The world is changing, and so is it in the banking industry. The Obama administration are concerned about the new superpower in the banking sector. It`s called AIIB, and the Obama administration has tried to stop other contries from investing in the new bank.
The reason why they have tried to stop AIIB, is because they are afraid that AIIB would undermine the power of the U.S dominated World Bank and the International Monetary Fund (IMF) in the emerging markets. So, what is AIIB, and should you be worried?
AIIB stand for The Asian infrastructure Investment Bank. It is an international financial institution proposed by the government of China. The purpose of the multilateral development bank is to provide finance to infrastructure projects in the Asia region.
(Picture: Prospective Founding Members (PFMs) of AIIB (2015-04-15 UTC+8 12:00:00)
The Bank`s foundation is built on the lessons of experience of existing MDB`s and the private sector. It`s modus operandi will be lean, clean and green; lean, with a small efficient management team and highly skilled staff.
Clean; an ethical organisation with zero tolerance for corruption; and green; an institution built on respect for the environment. The AIIB will put in place strong policies on governance, accountability, financial, procurement and environmental and social frameworks.
The AIIB, a modern knowledge-based institution, will focus on the development of infrastructure and other productive sectors in Asia, including energy and power, transportation and telecommunications, rural infrastructure and agriculture development, water supply and sanitation, environmental protection, urban development and logistics, etc. The operational strategy and priority areas of engagement may be revised or further refined by its governing boards in the future as circumstances may warrant.
AII B is regarded by some as a rival for the IMF, the World Bank and the Asian Development Bank (ADB), which are regarded as dominated by developed countries like the United States. The United Nations has addressed the launch of AIIB as «scaling up financing for sustainable development» for the concern of Global Economic Governance.
The United States officials have expressed concerns about whether the AIIB would have high standards of governance, and whether it would have environmental and social safeguards.
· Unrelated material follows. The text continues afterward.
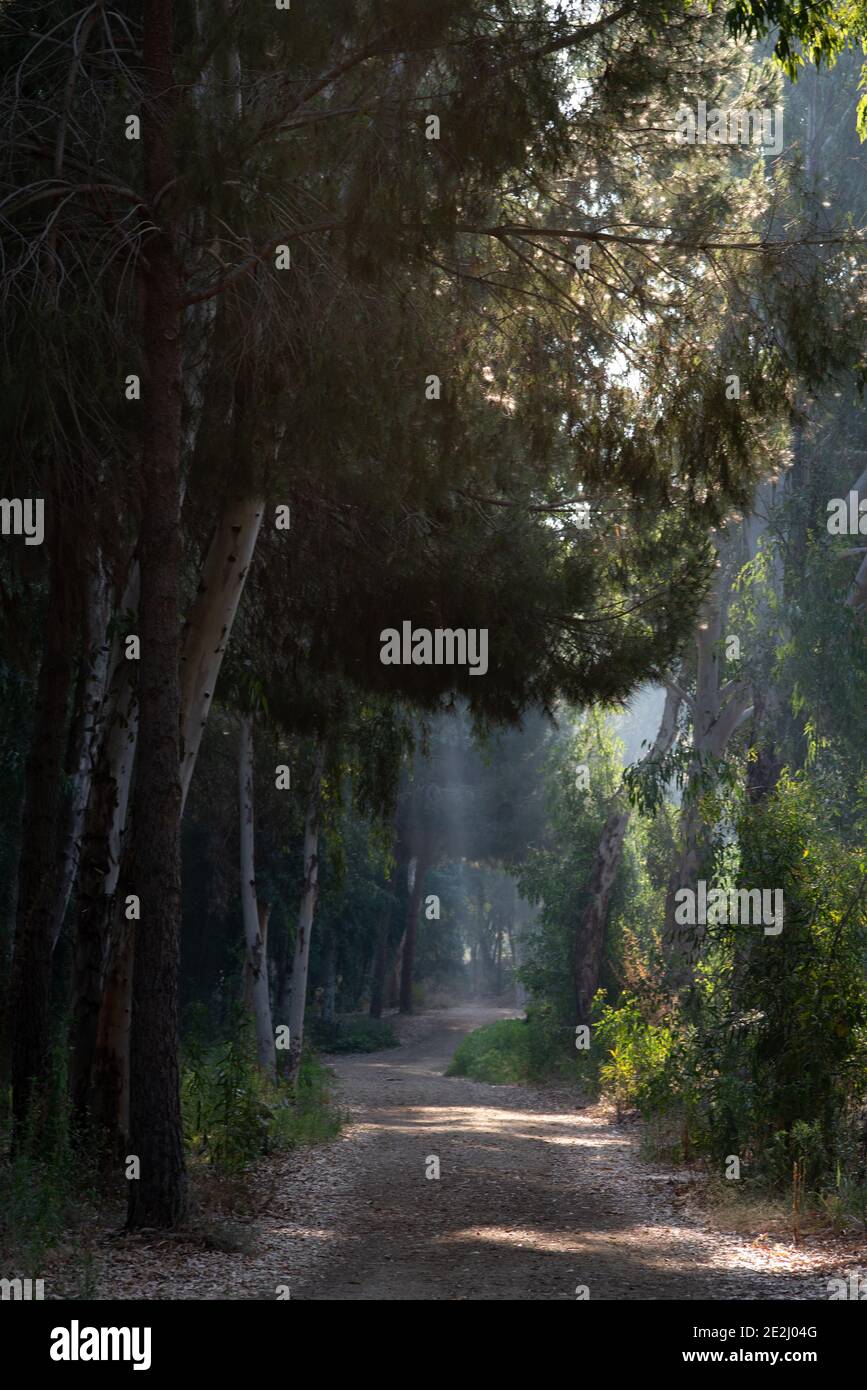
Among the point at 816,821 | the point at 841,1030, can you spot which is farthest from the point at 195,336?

The United States is reported to have used diplomatic pressure to try and prevent key allies, such as Australia, from joining the bank, and expressed disappointment when others, such as Britain joined.
As of April 15, 2015, almost all Asian countries and most major countries outside Asia had joined the AIIB, except the US, Japan (which dominated the ADB) and Canada. North Korea`s and Taiwan`s applications for Prospective Founding Member (PFM) were rejected.
The bank was launched at a ceremony in Beijing in October 2014. The Articles of Agreement (AOA) would be finalized and open for signature by PFM`s from June 2015. The AOA is expected to enter into force and AIIB to be fully established by the end of 2015. As of April 15, 2015 there are 57 PFM`s.
The World Bank and IMF which is dominated by Washington-based bureaucrats have had an ideological monopoly in the lending market since 1945. It all started in 1944, with the Bretton Woods Agreement.
Bretton Woods set up the World Bank and IMF duo, and provided subsidized competition to the merchant banks. This resulted in a situation were the merchant banks was driven out of the development lending business.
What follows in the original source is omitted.